**Text excerpt**
_ _ _ _ _ _ _

To our knowledge, this is the first case that tackles the independent contractor versus employee issue with respect to electronics assembly homework. This case also is novel in that it is the first in the computer manufacturing industry to seek to hold another company, in this case Lite-On, liable as a joint employer. The complaint alleges that Mr. Mao performed a majority of the homework for Lite-On and Lite-On exercised control over his work such that it acted as his joint employer.

In October 2000, the case was successfully settled. A press conference was held to announce the settlement on November 14, 2000.

Top Line agreed to cease all industrial homework and comply with health and safety laws.  Top Line also agreed to pay Mr. Mao a monetary amount.  Mr. Mao did not obtain a ruling from the court on the joint employer issue.

This case grew out of a immigrant women and welfare reform study that ERA conducted in Silicon Valley. In that study, we identified several women who worked in the electronics assembly industry, performing work in their homes, sometimes for less than minimum wage. Despite the lack of benefits and low wages, many more immigrant women in Santa Clara County were hoping to transition from welfare to work by finding employment in this industry. Indeed, the electronics assembly industry employs mostly immigrant women in its lowest paid jobs

Does 1-8 v. ASC Fashion 

ERA, the Lawyers’ Committee for Civil Rights, and Litt and Associates are representing immigrant garment workers who were not paid minimum wage or overtime in this case in the Federal District Court for the Central District of California. This case seeks to reduce or eliminate sweatshop conditions prevalent in the garment industry by holding contractors and manufacturers jointly liable for wage and hour violations. If manufacturers are held liable for the labor violations of their contractors, they will have strong incentive to ensure compliance with wage and hour laws by their contractors.

_ _ _ _ _ _ _

**Source data**
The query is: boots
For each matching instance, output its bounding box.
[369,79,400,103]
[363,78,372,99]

_ _ _ _ _ _ _

**What to do**
a: Set down everything in the labor lawsuit text from "Top Line agreed" down to "joint employer issue.", word for word.
b: Take the labor lawsuit text further, picking up after its final sentence.

**Responses in order**
a:
Top Line agreed to cease all industrial homework and comply with health and safety laws.  Top Line also agreed to pay Mr. Mao a monetary amount.  Mr. Mao did not obtain a ruling from the court on the joint employer issue.

b:
After some discovery had been conducted, plaintiffs and defendant US Boys agreed to settle the matter. In November 1998, defendant US Boys agreed to pay back wages and attorneys’ fees totaling $200,000. US Boys also agreed to a consent decree which would require it to monitor its sewing contractors in specific ways to help ensure that the contractors were paying the garment workers at least minimum wage and overtime. (The consent decree would be effective for three years or until US Boys was sold to a bona fide third party purchaser.)  ERA recently received its portion of attorney fees for its work on this matter.

Katherine W. v. Borland

In April 1999, on behalf San Mateo County adults and children who rely on welfare, ERA, with the Western Center on Law & Poverty, East Palo Alto Community Law Project, Wilson, Sonsini, Goodrich & Rosati, and Northern California Lawyers for Civil Justice, sued the San Mateo County Human Services Agency, its Director, and the California Department of Social Services, and its Director for operating a county welfare program that is inconsistent with state welfare law. San Mateo’s welfare program, SUCCESS, was authorized by a waiver granted by the Director of the California Department of Social Services. Portions of the SUCCESS program unlawfully restrict eligibility and coverage for welfare benefits, thus exceeding the scope of the Director’s waiver authority. Among other things, the SUCCESS program terminates aid to children as a penalty for the parent’s noncompliance with work requirements, imposes participation requirements on exempt persons, and limits access to education. Neither the state welfare law nor the waiver provisions permit San Mateo to impose these kinds of restrictions. In 1998, the County discontinued more than 100 families from aid for failing to comply with SUCCESS requirements.

Petitioners sought a writ of mandate and a permanent injunction to prevent the County from continuing to operate portions of its SUCCESS program. They also sought restoration of benefits unlawfully withheld as a result of the SUCCESS program. Finally, petitioners sought class certification.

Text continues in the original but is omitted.